▸ **FRAGMENTO DEL DOCUMENTO**
He estado de compras... y he comprado tres cosas. Lo primero: una máquina de escribir. Acabaré el capítulo seis de mi novela y seremos millonarios. La segunda: una estufa. Aquí hay calor humano pero no basta... La tercera: un despertador... porque hay que introducir el tiempo en nuestras vidas... porque nos hace falta disciplina... sobre todo a mí... y porque será la única forma de cronometrar mi tiempo.
[Ópera Prima, Fernando Trueba, 1980]

domingo, 23 de octubre de 2016

Las minas del Rey Salomón

Las minas del Rey Salomón fue la película que más me obsesionó de pequeño. Nunca he vuelto a verla, pero aún conservo imágenes de ella. Guerreros watusi con rayas de arcilla roja pintadas en la nariz. Cintos negros cruzados en sus pechos a modo de adorno. Dientes afilados como alfileres. Leones que desgarran el brazo a alguien. Moscas posándose en el labio de alguien, y ese labio inmóvil. Antorchas en cuevas. Joyas azules rodeadas de calaveras. Aquel actor inglés muerto de miedo.

▸ **DATOS MOSTRADOS**
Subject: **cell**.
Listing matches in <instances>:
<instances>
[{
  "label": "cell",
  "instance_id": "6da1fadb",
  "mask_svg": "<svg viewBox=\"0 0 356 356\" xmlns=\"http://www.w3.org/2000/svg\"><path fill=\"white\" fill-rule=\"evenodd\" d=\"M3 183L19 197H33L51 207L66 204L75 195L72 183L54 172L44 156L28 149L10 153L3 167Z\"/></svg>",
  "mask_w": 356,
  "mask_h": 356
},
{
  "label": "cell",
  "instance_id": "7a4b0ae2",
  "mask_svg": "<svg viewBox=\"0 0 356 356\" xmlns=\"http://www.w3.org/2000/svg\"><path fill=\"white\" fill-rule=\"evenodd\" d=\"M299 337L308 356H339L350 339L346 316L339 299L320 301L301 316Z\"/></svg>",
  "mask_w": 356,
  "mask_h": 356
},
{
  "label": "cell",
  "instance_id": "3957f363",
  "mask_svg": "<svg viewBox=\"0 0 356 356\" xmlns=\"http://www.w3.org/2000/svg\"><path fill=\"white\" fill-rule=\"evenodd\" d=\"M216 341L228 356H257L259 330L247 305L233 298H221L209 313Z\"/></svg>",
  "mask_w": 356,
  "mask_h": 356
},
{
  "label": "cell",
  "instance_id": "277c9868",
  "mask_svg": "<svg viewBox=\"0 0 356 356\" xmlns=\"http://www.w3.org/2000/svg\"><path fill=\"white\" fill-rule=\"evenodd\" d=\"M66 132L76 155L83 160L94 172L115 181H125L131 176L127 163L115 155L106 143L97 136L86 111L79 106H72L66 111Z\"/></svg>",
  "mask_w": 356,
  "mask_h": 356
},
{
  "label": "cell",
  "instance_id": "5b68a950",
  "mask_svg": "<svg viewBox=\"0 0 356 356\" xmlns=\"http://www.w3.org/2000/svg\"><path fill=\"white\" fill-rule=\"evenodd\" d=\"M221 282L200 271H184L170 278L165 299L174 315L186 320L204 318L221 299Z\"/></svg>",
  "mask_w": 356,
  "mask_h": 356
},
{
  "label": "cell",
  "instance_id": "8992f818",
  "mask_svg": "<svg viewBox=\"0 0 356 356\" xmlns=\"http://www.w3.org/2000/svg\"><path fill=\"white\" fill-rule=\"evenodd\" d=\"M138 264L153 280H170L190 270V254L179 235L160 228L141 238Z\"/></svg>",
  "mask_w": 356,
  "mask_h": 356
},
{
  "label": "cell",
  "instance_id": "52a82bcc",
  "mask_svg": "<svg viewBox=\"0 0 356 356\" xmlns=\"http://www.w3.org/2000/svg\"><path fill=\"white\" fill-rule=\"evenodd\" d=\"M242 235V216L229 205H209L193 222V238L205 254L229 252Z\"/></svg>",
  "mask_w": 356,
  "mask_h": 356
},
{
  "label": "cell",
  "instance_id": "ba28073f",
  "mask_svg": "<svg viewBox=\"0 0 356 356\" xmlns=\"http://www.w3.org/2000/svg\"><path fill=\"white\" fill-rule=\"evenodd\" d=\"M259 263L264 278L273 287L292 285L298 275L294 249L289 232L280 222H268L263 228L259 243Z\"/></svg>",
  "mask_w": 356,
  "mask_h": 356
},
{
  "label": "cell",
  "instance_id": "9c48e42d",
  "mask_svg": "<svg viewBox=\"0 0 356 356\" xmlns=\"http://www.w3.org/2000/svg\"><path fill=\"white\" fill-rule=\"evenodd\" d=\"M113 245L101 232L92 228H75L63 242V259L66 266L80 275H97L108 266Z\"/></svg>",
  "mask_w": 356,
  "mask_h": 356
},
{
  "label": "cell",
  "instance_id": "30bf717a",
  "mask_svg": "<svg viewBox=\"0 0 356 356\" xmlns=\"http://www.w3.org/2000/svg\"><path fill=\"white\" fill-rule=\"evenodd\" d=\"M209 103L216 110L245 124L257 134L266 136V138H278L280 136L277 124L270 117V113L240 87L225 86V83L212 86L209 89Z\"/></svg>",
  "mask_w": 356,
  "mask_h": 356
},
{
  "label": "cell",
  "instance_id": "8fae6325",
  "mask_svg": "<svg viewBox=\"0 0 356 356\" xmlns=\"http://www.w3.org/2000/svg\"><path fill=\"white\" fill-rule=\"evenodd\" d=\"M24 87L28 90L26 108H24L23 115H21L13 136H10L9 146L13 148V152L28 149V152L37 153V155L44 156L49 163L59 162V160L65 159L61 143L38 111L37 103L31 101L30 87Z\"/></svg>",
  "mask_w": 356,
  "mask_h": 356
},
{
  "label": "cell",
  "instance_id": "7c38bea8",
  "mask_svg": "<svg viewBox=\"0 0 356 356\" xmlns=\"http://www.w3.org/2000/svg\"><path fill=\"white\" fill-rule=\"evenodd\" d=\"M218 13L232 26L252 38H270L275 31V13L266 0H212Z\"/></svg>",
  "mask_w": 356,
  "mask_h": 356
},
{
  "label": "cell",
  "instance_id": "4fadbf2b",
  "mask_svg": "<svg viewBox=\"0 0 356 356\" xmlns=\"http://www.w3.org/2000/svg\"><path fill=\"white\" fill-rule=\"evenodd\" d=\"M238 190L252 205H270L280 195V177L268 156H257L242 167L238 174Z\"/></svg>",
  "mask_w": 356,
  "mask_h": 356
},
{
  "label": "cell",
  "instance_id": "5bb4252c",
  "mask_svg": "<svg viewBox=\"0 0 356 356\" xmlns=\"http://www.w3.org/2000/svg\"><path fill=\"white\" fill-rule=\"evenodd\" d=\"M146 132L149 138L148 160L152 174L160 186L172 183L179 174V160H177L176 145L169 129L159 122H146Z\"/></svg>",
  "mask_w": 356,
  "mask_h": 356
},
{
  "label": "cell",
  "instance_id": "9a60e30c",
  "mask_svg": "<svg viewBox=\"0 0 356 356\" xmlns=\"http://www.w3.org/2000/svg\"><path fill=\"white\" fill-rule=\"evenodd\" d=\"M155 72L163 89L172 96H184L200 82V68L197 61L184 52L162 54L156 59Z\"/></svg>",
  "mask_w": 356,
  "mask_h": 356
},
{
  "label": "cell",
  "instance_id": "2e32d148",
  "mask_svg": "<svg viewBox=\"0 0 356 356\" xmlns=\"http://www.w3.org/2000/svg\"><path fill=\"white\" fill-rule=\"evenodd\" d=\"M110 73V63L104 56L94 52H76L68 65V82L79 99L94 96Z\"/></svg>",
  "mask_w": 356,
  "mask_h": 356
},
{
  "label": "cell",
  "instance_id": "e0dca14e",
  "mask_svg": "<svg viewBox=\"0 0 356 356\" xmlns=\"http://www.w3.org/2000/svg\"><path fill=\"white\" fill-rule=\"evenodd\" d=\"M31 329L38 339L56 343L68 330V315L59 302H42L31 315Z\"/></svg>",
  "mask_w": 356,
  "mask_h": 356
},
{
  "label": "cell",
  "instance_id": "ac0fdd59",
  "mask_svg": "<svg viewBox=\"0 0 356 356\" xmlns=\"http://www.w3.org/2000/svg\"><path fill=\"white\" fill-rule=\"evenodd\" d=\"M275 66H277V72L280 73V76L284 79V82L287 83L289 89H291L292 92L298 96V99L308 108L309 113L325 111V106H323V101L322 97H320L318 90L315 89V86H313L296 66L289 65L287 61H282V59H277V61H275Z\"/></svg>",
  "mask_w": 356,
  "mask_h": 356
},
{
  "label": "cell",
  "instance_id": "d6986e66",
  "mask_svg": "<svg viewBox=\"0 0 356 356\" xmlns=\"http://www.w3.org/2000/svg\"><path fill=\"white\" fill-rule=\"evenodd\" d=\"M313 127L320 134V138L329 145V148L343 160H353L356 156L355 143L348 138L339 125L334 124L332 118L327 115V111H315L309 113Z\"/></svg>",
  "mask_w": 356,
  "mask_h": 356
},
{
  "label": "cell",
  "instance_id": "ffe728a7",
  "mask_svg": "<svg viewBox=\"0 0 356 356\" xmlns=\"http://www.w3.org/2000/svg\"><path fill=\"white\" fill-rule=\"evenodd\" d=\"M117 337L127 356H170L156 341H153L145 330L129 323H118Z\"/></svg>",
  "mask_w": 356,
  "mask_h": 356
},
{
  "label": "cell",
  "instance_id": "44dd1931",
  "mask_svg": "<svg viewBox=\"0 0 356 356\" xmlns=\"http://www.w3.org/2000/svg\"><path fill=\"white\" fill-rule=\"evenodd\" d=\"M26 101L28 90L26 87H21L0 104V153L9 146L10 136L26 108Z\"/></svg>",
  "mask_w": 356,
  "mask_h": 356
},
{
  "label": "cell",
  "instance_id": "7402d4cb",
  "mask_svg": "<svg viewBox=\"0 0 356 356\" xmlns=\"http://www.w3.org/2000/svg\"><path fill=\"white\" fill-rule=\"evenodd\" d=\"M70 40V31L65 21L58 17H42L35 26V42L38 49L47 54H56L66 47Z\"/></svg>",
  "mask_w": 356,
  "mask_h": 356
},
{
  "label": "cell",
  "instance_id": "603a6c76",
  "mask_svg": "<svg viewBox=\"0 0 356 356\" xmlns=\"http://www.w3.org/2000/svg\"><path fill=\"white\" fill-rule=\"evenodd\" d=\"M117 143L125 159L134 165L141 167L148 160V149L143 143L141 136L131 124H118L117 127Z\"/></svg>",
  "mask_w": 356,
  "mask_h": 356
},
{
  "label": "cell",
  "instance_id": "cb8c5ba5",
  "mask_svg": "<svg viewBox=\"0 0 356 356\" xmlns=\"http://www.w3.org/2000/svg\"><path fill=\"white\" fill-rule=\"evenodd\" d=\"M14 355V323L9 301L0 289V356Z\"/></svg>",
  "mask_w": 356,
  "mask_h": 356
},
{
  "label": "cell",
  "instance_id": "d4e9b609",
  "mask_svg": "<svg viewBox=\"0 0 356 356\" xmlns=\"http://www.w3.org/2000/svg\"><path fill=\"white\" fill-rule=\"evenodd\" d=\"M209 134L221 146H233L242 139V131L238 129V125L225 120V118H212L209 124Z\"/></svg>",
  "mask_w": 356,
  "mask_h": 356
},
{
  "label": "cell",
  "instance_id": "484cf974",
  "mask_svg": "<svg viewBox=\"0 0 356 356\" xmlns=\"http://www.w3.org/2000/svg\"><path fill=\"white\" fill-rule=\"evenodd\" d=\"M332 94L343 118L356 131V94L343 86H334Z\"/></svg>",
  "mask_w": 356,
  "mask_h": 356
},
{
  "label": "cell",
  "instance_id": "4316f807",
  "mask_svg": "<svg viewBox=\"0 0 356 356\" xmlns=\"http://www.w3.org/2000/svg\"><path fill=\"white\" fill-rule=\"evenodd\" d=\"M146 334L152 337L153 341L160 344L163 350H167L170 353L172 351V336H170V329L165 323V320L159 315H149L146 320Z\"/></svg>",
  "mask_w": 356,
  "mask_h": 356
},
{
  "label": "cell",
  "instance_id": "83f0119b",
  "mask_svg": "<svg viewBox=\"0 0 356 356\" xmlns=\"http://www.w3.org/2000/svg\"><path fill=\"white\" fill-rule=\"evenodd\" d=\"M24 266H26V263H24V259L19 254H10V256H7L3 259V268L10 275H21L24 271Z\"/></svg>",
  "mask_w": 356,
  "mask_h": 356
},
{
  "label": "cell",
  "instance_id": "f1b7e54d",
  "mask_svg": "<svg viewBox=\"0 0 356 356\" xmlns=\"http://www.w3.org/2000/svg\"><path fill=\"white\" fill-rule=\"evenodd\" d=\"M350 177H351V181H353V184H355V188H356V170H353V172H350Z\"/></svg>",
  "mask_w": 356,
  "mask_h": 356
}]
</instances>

▸ **QUÉ HACER**
**1)** Enumera todas las imágenes de la película Las minas del Rey Salomón que se recuerdan en el fragmento del documento.
**2)** Indica si cada afirmación concuerda con el fragmento del documento. Responde sí o no y cita las palabras del texto que lo deciden.
(a) La película Las minas del Rey Salomón se ha vuelto a ver más de una vez.
(b) Una de las razones para comprar el despertador es la falta de disciplina.
(c) El texto sobre la película lleva fecha de un domingo de octubre de 2016.

▸ **RESPUESTAS DEL EJERCICIO**
**1)**
1. Guerreros watusi con rayas de arcilla roja pintadas en la nariz
2. Cintos negros cruzados en sus pechos a modo de adorno
3. Dientes afilados como alfileres
4. Leones que desgarran el brazo a alguien
5. Moscas posándose en el labio de alguien, y ese labio inmóvil
6. Antorchas en cuevas
7. Joyas azules rodeadas de calaveras
8. Aquel actor inglés muerto de miedo

**2)**
(a) No: "Nunca he vuelto a verla".
(b) Sí: "porque nos hace falta disciplina".
(c) Sí: "domingo, 23 de octubre de 2016".